Analysis by Neil Lehto of COPE Act of 2006

Posted by Mitchell - September 28, 2006 (entry 419)

NEIL J. LEHTO
Attorney and Counselor at Law
4035 IVERNESS LANE
WEST BLOOMFIELD, MICHIGAN 48323-1714

____________

TELEPHONE AND FACSIMILE (248) 851-4276
E-MAIL nlehto@municable.com
March 28, 2006

TO: Municipal Clients and Others

FROM: Neil J. Lehto

RE: National Franchise Bill

Hurried-up draft legislation to be taken up by the Committee on Energy and Commerce of the U.S. House of Representatives on Thursday would attempt to end municipal franchising of cable television systems, allowing AT&T and others to begin offering competitive video services here and across the country 30 days after making a brief filing with the Federal Communications Commission ("FCC"). Cable television operators would continue to be bound by their existing municipal franchises until a nationally-franchised system began offering service locally at which time they could opt-into a national franchise themselves by making a similarly brief filing with the FCC.

The national franchise has very few requirements:

* The service area is already served by a cable television system. Areas not served by a cable operator would need a traditional franchise locally negotiated.

* the draft legislation requires payment of franchise fees not exceeding 5 percent of gross revenues, including advertising and home shopping, but DOES NOT specify how the percentage will be decided. This glaring omission highlights the sloppiness of this bill.

* The competitive provider would be required to connect to and provide the same channel capacity on its system as the existing cable operator for public, educational and governmental access use and pay 1 percent of gross revenues for PEG support. Cities, villages and townships may require one additional PEG channel every 10 years. [1]

* The FCC is required to adopt national consumer protection and customer service standards for enforcement locally by cities, villages and townships, subject to nominal enforcement-related fees and appeal to the FCC, which would be required to issue a final decision within 30 days.

* The Cable Act's leased access, emergency alert (absent any enforcement mechanism) and other requirements generally would apply to a system with a national franchise.

* The bill grandfathers any existing institutional networks but otherwise prohibits them from being required. This provision the bill superfluous since I-Nets can be required only under a locally-negotiated franchise -- suggests that it proponents barely understand municipal franchising.

* For reasons which defy explanation, the legislation exempts nationally-franchised systems from certain requirements of the U.S. Cable Communications Policy Act of 1984, as amended, regarding cross-ownership of broadcast stations and notice to customers of changes in channel line-ups and rates.

* The national franchise to provide service in any particular service area has a 10-year term subject to automatic renewal.

_WHAT IS NEEDED_
Update the franchise bill memo by rewriting it from "TO: Municipal Clients" through "with the FCC.", with "Thursday" replaced by "Wednesday".

_SUPPLIED ENTRIES_
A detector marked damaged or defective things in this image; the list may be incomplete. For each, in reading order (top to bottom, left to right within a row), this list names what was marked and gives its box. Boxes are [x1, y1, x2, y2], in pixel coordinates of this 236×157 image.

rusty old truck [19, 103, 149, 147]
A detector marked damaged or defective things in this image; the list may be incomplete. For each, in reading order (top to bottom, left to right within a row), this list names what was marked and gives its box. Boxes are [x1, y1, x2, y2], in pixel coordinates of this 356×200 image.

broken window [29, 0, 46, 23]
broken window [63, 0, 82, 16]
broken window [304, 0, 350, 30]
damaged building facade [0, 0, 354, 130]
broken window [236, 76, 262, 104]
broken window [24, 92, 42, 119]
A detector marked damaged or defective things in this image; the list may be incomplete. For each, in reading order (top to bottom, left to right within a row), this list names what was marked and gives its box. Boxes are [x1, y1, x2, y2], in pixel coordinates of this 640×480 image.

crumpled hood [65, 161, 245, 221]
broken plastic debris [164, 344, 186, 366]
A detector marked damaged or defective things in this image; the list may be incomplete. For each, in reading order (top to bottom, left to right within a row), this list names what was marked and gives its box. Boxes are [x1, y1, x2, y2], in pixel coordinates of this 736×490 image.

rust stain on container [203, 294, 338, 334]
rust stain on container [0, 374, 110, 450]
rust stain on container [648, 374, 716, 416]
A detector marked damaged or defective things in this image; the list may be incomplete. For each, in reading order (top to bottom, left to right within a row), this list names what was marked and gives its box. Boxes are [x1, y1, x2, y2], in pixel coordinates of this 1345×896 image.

_RESPONSE TO THIS EXERCISE_
TO: Municipal Clients and Others

FROM: Neil J. Lehto

RE: National Franchise Bill

Hurried-up draft legislation to be taken up by the Committee on Energy and Commerce of the U.S. House of Representatives on Wednesday would attempt to end municipal franchising of cable television systems, allowing AT&T and others to begin offering competitive video services here and across the country 30 days after making a brief filing with the Federal Communications Commission ("FCC"). Cable television operators would continue to be bound by their existing municipal franchises until a nationally-franchised system began offering service locally at which time they could opt-into a national franchise themselves by making a similarly brief filing with the FCC.